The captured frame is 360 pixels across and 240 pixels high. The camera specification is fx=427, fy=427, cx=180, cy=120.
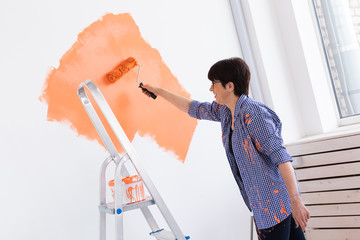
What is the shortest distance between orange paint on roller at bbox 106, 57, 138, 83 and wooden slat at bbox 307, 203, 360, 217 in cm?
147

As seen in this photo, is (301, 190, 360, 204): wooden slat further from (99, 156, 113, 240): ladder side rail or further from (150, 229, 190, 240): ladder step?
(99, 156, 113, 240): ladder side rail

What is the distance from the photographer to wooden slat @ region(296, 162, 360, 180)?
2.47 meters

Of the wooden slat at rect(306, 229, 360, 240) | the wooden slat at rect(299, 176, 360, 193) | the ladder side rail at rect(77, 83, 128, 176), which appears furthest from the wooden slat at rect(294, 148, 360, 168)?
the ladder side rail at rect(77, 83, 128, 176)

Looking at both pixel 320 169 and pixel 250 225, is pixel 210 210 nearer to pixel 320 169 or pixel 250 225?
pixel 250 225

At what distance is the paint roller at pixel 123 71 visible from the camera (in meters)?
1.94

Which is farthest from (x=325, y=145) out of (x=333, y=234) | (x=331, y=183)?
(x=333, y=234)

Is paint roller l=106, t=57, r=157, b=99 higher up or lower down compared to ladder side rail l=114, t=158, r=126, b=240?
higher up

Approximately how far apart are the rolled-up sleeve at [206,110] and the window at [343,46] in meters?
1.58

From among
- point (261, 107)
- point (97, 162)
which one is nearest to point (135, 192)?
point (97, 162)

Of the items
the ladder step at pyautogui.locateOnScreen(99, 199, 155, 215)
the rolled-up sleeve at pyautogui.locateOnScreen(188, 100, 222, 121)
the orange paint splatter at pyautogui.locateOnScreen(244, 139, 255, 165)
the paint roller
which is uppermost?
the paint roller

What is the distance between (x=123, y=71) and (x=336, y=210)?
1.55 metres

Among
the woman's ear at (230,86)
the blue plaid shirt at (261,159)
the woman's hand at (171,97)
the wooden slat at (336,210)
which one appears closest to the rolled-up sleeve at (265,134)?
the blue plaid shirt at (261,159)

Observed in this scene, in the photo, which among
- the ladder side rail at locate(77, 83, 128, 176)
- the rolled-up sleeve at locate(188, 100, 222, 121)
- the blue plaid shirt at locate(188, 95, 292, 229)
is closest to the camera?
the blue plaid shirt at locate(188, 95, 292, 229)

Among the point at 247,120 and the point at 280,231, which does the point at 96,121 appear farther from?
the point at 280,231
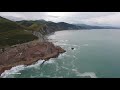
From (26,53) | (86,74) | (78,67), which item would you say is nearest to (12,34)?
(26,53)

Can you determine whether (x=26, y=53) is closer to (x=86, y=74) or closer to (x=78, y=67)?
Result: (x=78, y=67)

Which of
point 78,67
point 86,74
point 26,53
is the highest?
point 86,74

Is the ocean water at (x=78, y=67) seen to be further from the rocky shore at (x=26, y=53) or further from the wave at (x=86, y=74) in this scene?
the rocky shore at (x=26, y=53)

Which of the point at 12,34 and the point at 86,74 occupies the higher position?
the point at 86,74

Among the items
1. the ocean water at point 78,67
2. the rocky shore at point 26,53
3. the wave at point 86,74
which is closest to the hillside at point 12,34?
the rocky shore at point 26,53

++++++++

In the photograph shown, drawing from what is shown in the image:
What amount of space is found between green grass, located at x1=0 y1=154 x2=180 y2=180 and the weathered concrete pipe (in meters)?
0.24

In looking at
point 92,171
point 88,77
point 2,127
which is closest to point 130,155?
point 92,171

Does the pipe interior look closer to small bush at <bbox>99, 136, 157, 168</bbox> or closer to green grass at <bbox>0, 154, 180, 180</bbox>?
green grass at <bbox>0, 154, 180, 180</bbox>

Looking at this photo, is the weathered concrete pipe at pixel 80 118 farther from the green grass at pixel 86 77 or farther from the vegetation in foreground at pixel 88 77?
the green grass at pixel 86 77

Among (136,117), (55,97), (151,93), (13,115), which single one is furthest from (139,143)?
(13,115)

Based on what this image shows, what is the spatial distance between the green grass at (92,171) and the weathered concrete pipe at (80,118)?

++++++++

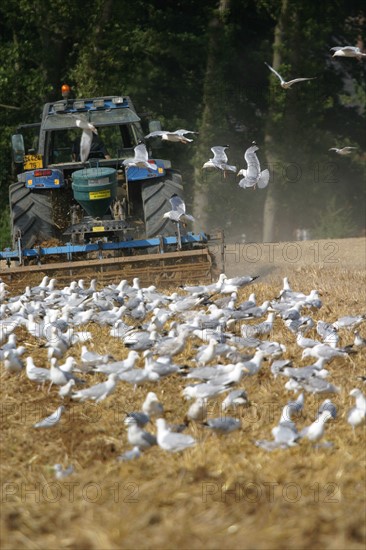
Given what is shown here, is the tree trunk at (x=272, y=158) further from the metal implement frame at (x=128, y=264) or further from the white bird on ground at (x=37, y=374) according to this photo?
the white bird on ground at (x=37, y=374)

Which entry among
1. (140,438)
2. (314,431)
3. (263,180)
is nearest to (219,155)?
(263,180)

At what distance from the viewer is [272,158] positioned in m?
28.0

++++++++

§ Task description
Extract every line from the records above that contains the string "farther", matching case exactly.

§ Solution to this task
Among the point at 247,120 and the point at 280,231, which does the point at 96,121 appear farther from?
Looking at this photo, is the weathered concrete pipe at pixel 80 118 farther from the green grass at pixel 86 77 or farther from the vegetation in foreground at pixel 88 77?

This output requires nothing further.